- _EXERCISE AIM_:
Pick out every line of the entries below that contains the string "striped". Matching is case-sensitive.

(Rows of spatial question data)
+===+

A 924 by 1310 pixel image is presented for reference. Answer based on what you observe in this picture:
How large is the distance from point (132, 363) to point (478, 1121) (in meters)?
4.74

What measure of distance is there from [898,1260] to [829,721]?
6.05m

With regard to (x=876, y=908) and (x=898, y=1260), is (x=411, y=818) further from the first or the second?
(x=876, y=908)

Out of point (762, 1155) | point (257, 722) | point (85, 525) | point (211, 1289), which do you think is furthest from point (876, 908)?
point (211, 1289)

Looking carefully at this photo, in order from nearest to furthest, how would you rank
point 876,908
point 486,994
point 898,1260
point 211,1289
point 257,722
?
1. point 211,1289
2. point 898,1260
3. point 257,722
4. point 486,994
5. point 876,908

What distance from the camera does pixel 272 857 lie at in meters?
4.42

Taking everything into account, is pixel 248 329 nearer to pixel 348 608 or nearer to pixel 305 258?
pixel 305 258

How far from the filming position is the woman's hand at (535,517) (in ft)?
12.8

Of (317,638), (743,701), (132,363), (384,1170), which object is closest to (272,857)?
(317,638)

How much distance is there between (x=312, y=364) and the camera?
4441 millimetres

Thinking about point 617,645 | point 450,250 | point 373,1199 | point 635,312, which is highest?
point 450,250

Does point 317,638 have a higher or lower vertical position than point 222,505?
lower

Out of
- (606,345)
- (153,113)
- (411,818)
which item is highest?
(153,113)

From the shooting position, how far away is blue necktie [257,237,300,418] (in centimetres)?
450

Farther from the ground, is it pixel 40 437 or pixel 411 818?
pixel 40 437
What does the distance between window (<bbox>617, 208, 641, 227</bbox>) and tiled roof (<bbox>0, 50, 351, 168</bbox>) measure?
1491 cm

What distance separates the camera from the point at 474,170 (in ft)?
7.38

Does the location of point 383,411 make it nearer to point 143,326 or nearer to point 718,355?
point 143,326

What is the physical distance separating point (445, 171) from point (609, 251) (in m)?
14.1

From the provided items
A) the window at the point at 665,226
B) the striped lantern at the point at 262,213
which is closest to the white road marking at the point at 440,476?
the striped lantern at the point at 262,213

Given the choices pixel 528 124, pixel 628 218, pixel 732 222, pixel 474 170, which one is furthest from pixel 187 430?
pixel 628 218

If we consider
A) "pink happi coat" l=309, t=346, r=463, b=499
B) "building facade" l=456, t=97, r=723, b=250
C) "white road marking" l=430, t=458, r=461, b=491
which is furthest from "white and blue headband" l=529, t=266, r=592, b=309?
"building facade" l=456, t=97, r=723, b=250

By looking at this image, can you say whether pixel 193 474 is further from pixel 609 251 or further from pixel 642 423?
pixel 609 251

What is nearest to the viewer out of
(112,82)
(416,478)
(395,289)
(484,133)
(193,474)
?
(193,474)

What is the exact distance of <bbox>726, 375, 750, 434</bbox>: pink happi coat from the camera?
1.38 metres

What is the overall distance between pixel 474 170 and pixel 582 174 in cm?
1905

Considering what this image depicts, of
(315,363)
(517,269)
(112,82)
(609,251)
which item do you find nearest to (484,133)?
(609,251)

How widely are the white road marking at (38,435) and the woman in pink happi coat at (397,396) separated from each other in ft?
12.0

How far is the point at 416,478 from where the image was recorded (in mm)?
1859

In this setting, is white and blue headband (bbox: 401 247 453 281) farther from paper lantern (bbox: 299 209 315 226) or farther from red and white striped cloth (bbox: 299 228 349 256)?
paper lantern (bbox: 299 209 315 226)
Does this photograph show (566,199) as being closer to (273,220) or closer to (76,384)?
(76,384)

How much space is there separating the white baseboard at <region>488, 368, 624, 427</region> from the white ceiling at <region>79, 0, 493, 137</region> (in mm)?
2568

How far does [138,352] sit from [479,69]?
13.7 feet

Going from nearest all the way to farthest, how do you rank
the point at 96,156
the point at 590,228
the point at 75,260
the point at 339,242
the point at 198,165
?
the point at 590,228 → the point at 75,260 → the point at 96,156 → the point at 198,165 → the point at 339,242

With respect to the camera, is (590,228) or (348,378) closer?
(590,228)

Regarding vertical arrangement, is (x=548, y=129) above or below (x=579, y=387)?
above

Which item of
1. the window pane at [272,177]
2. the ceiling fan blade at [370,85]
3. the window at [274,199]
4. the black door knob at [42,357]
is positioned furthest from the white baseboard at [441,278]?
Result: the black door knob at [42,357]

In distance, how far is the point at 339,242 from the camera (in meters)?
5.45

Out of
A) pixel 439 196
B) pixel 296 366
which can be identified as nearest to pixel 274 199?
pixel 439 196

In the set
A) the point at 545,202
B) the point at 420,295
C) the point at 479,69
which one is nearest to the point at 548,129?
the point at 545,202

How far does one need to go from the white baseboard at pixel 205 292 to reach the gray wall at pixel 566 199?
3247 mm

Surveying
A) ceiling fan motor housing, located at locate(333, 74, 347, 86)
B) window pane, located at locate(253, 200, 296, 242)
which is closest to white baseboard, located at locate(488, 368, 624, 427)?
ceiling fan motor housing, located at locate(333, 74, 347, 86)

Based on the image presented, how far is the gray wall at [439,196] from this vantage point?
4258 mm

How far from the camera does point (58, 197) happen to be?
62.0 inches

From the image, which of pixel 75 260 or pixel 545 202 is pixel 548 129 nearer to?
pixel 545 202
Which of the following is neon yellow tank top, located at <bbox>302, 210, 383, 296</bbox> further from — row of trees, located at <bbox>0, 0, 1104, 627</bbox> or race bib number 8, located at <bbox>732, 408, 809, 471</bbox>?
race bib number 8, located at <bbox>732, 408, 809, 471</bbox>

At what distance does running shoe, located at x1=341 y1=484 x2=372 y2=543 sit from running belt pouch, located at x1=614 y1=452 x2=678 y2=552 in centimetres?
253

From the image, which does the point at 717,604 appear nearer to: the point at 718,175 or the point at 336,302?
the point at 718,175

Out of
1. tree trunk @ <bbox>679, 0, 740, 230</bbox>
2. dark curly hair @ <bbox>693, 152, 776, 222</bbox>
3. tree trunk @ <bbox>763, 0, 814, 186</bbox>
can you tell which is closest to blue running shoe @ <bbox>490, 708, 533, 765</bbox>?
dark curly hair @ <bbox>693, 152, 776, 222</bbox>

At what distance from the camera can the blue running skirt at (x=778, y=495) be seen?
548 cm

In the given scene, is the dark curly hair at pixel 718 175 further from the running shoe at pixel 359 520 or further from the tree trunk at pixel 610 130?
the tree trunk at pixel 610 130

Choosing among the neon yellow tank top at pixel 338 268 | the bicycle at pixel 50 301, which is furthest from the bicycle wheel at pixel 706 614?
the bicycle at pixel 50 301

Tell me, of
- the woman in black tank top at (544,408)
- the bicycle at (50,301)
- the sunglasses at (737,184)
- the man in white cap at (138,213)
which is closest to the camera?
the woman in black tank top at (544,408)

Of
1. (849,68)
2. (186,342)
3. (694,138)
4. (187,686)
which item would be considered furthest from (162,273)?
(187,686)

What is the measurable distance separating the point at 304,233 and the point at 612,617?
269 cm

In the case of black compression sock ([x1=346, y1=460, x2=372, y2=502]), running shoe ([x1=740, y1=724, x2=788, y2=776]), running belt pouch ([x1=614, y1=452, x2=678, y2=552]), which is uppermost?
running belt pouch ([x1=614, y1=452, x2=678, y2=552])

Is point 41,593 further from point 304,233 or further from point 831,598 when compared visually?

+===+

- _TASK ANSWER_:
B) the striped lantern at the point at 262,213
the striped lantern at the point at 262,213
In this setting, is white and blue headband (bbox: 401 247 453 281) farther from paper lantern (bbox: 299 209 315 226) or farther from red and white striped cloth (bbox: 299 228 349 256)?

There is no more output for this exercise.